In most cases it is very important to settle on otolaryngologist tests, according to national correct Coding Initiative edits. You can stick to these edits…
Code 31575 covers 92511 and 31231 except under these conditions
Singling out the right endoscopy code when your otolaryngologist tests multiple areas in the sinuses and throat is not always an easy bet; however in most cases it is very important to settle on one, according to National Correct Coding Initiative (NCCI) edits. You can stick to these edits and avoid payback requests if you stick to these guidelines.
Three rules show you the way
Rule #1: Never go for 92511 (Nasopharyngoscopy with endoscope[separate procedure]) and 31231 (Nasal endoscopy, diagnostic, unilateral or bilateral [separate procedure]) in unison.
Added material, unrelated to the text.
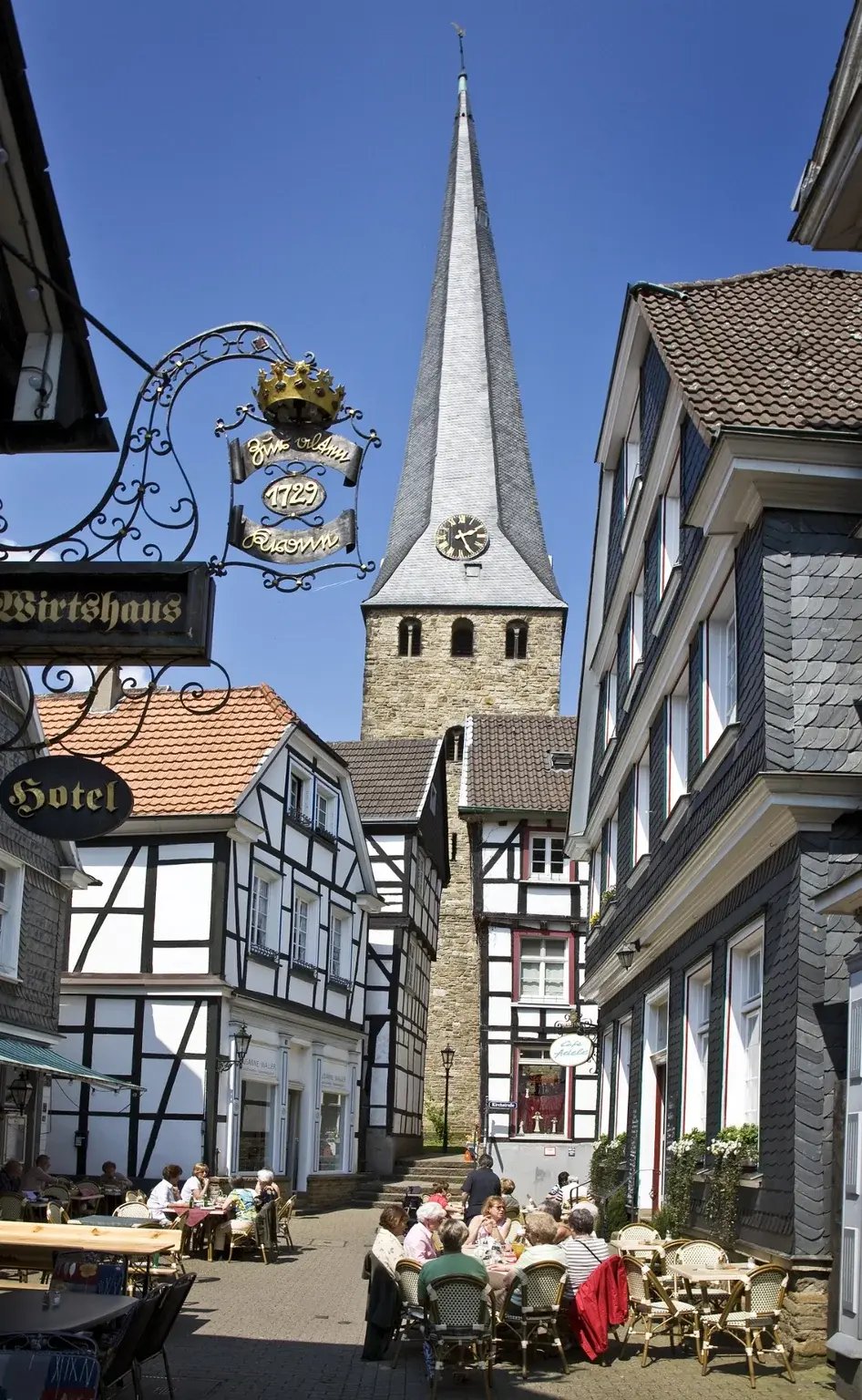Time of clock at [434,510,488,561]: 2:25
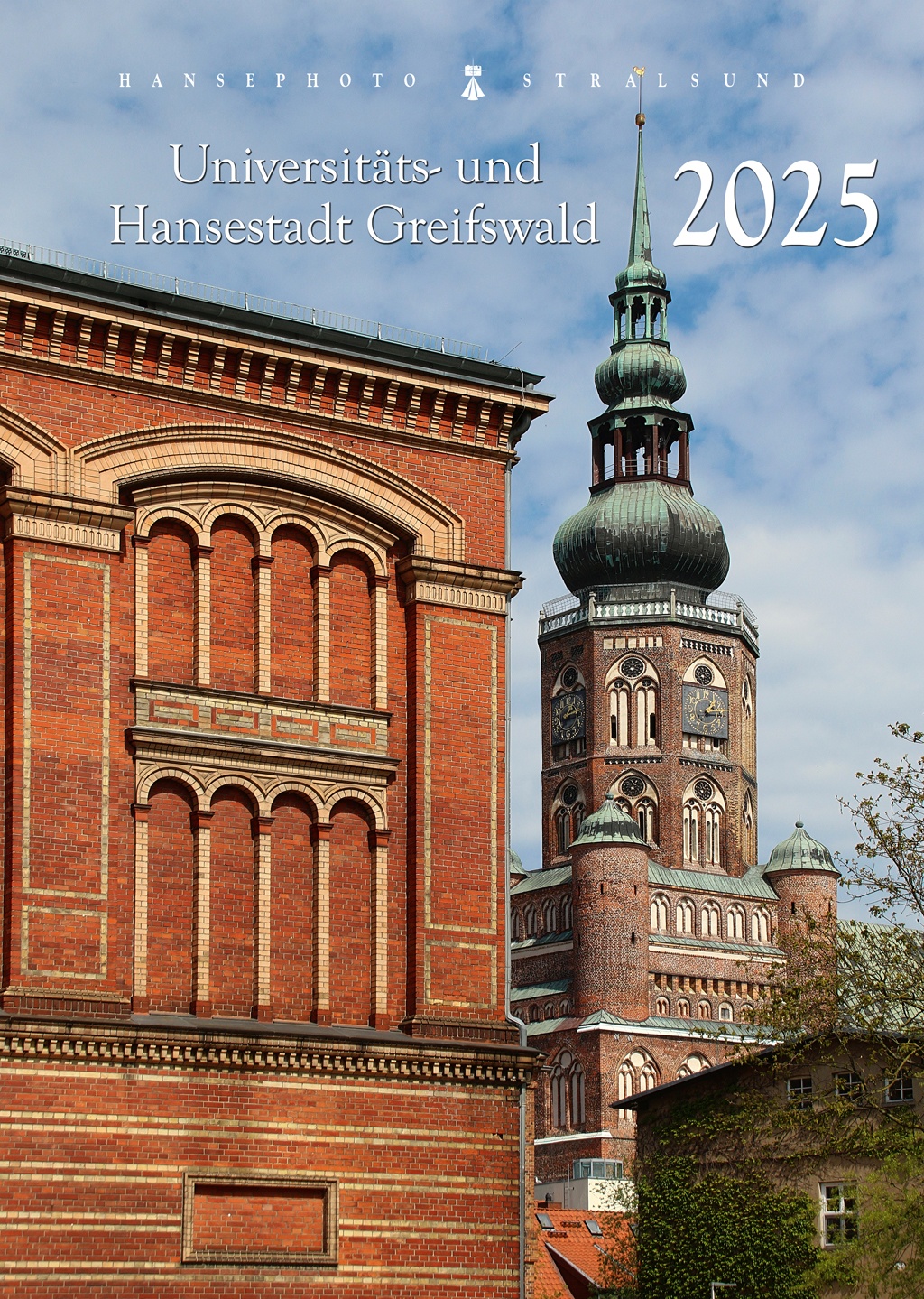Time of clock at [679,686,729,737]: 1:14
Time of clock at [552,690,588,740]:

Rule #2: Code 92511 is a component of Column 1 code 31575 (Laryngoscopy, flexible fiberoptic; diagnostic) however a modifier is allowed to differentiate between the services provided (i;e, you may go for modifier 59 (Distinct procedural services) if there’re separate and identifiable services with separate medical indications). Go for 92511 in sync with 31575 for the same encounter, Levinson says, only if the ensuing conditions are met:
There are different medical indications for examining each area ( for example, 784.49 for hoarseness with 31575 in an adult patient with a hyperactive gag reflex and 381.4 for a unilateral or bilateral middle ear effusion with 92511, which would be a rare occurrence), and The ENT makes use of different scope for each, separate procedure as there’s a documented reason that the fiberoptic scope didn’t provide sufficient visualization of the nasopharynx. Levinson emphasizes, “This would be highly unlikely.” Rule #3: Code 31231 is a part of Column 1 code 31575; however a modifier is allowed in order to distinguish between the services provided. The need to coreport these services for the same encounter, however would also take place quite infrequently. The mixture of 31575 with 31231 would likewise call for separate endoscopes, Levinson says. Think prior to appending modifier 59 Some medical coders incorrectly think that appending 59 to an endoscopy bundle will result in double payment when the ENT visualizes more than one area. However, appending 59 is wrong in most instances. When CCI created the endoscopy bundles, it realized that the bundled codes described different sites, says Barbara J. Cobuzzi, MBA, CPC, CPCH, CPC-P, CENTC, CHCC, president of N.J.-based CRN Healthcare Solutions. As such, attempting to break the endoscopy bundle based on the ENT examining two different sites is apt. Exception: If the ENT carried out the two endoscopies at two different encounters on the same day for two distinct medical reasons, you’d be safe in using modifier 59, says Cobuzzi. This scenario would not be uncommon. Here’s an example: If the ENT carried out a laryngoscopy (31575) in the office in the morning for postnasal drip (784.91), and in the morning for postnasal drip (784.91), and in the afternoon she carried out a nasal endoscopy (31231) for unrelated epistaxis (784.7), you may use 59 to the column 2 code 31231.